The Code of Federal Regulations (Title 21, volume 2, revised April 1, 2010), includes this FDA rule: Lemon juice prepared from concentrate, like ReaLemon, must have “a titratable acidity content of not less than 4.5 percent, by weight, calculated as anhydrous citrus acid.”Although lemons vary in acidity, they generally don’t vary much. The least acidic lemon found among all those tested in dozens of studies, an uncured Eureka from California, had an acid level of 4.53 percent. The most acidic uncured Eureka tested at 6.50 percent, and cured Eureka lemons ranged from 5.71 to 7.42 percent. Lisbon lemons from California varied less, from 4.79 to 4.86 percent acid before curing and 5.25 to 5.32 percent afterward.
Florida lemons vary no more in their acidity than California lemons. In one Florida study, samples ranged from 5.16 to 6.41, in another from 5.24 to 5.92. (from a Gardeners' Table, 5-29-2013)

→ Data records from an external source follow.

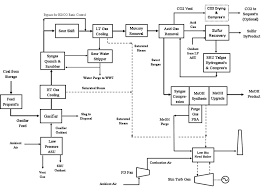 process configurations   netl doe govfigure   simplified block flow diagram for coal to meoh
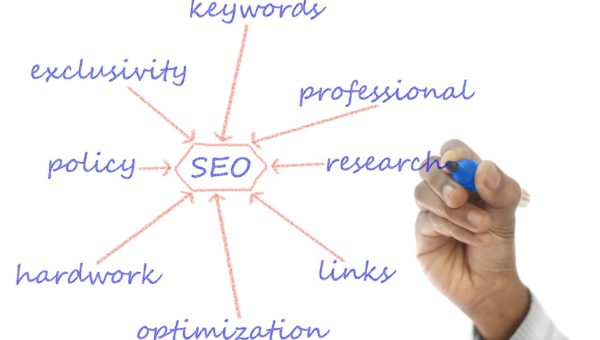 Importance of Having a Winning SEO Strategy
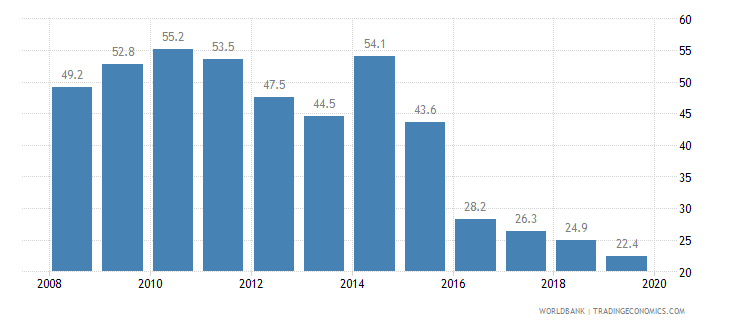 kenya cost of business start up procedures percent of gni per capita wb data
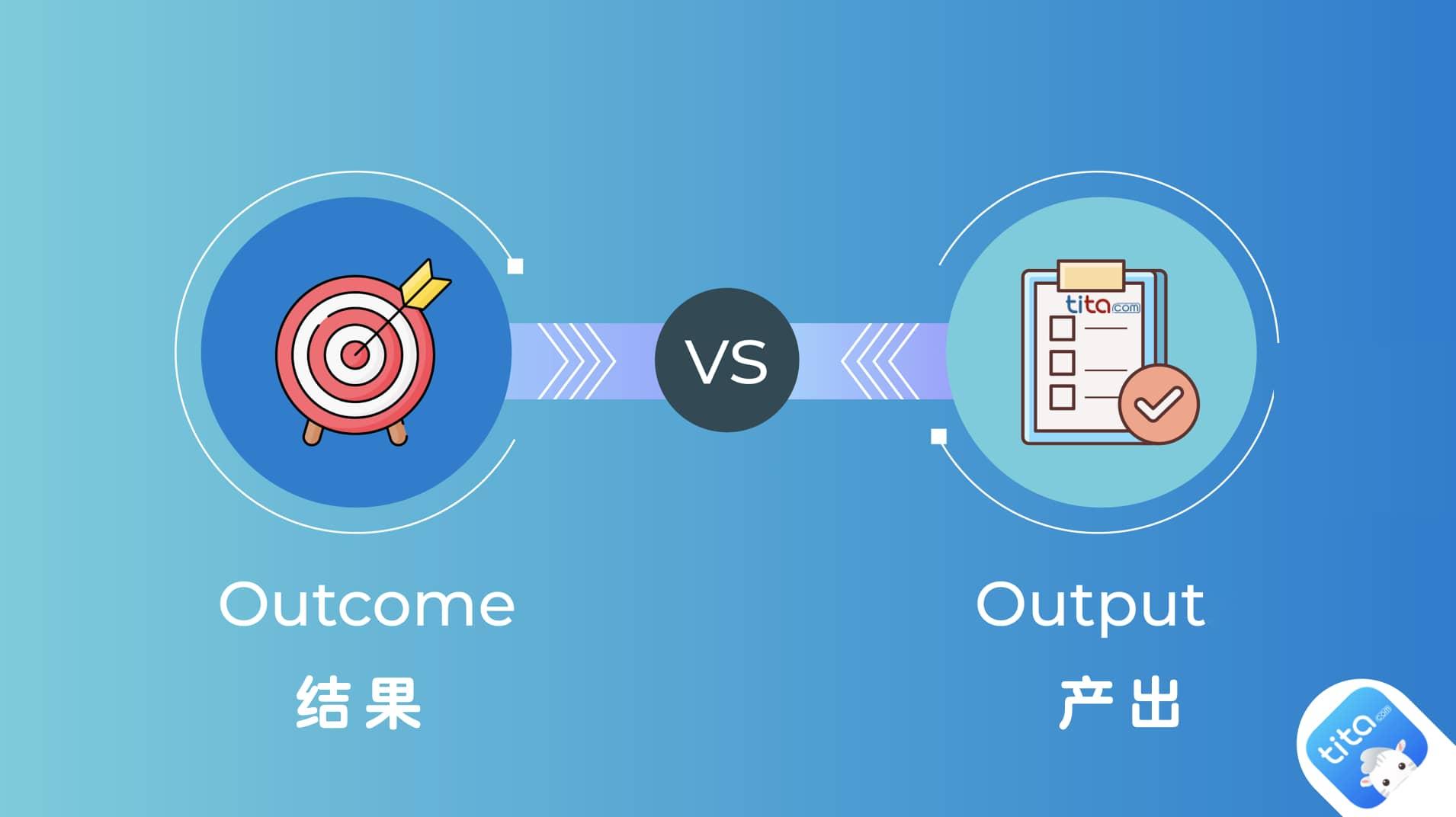 结果与产出 - 你的 OKR应该是什么?(而不是 KPI)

- Lime Juice: Citrus latifolia Tanaka, the Bearss, Persian, or Tahiti lime, is about as acid as a lemon, with a titratable acidity of about 5 to 8 percent. Citrus aurantifolia Swingle, the Mexican, West Indian, Key, or bartenders’ lime, has a titratable acidity of about 7 to 8 percent. So substituting lime juice for lemon juice should always be safe. (from a Gardeners' Table, 5-29-2013)
Tartaric Acid: A naturally occurring product. Commercially, it is obtained as a by product from wine making. It is found in cream of tartar. It can be added to recipes to help regulate the pH of food.
Vinegar: Distilled vinegar, such as white vinegar, or white distilled vinegar is made by the fermentation of distilled alcohol, a vegetable source.
COOKING WAX: Cooking wax is the same as paraffin wax (Parawax) or household wax. It may be used in both canning and cooking.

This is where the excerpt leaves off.